Extending Docker images with sidecar services

Many open-source services are distributed as Docker images, but sometimes you’ll want to extend the functionality slightly - whether it be adding your own endpoints, manipulating configuration of the service within the Docker image, or something along those lines.

In some cases, such as for manipulating configuration, most images will allow you to mount configuration within the container or use environment variables, so you can build a proper sidecar service to do whatever updates you want and restart the target container. The same goes for extending endpoints - a proper sidecar can serve you well. You can have one service manage the a large number of containers, which is what I did for a project I worked on at RTrade, Nexus.

There’s a significant convenience factor to keeping your service as a single container however - it’s far easier to distribute and easier to deploy, and if you are trying to extend an off-the-shelf service like Grafana that lives within a large, multi-service deployment like Sourcegraph, adding additional services becomes quite a pain.

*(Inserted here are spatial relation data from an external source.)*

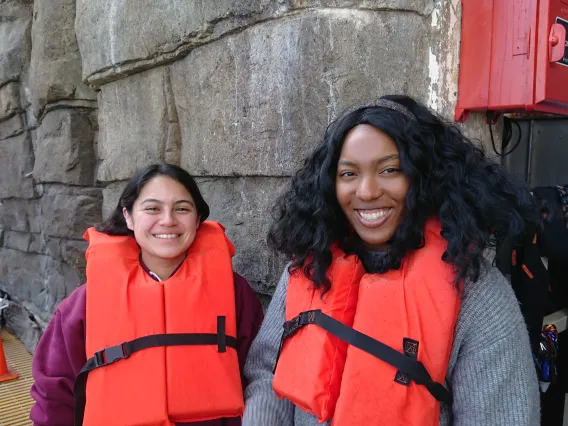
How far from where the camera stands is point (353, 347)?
1.19m

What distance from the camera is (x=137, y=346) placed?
152 centimetres

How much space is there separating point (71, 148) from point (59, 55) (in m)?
0.58

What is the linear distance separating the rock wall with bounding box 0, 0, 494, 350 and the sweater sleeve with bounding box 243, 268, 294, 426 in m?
Answer: 0.38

Heck, even adding an additional port is something that must have additional configuration propagated across an entire fleet of services across various deployment methods.

This article goes over the approach I took to achieve the following without significantly changing the public interface of our Grafana image:

subscribe to core Sourcegraph configuration from another service
apply changes to the Grafana instance through API calls or configuration changes
report problems in the sidecar process

While I’ll generally refer to Grafana in this writeup, you can apply it to pretty much any service image out there. I also use Go here, but you can draw from the same concepts to leverage your language of choice as well.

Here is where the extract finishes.